* Dataset rows:
---

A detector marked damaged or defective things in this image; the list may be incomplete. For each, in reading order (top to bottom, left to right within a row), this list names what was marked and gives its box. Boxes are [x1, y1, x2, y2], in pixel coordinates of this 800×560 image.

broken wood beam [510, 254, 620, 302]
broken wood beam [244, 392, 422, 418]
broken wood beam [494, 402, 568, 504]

---

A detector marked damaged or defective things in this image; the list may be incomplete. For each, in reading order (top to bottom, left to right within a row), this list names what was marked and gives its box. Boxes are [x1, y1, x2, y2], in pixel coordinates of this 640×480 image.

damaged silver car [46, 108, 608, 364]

---

* Prompt: Return the lines of the records word for word, starting at the line that contains "this 800×560 image." and ending at the line that contains "broken wood beam [510, 254, 620, 302]", with both of those lines included.

* Response to the exercise:
A detector marked damaged or defective things in this image; the list may be incomplete. For each, in reading order (top to bottom, left to right within a row), this list names what was marked and gives its box. Boxes are [x1, y1, x2, y2], in pixel coordinates of this 800×560 image.

broken wood beam [510, 254, 620, 302]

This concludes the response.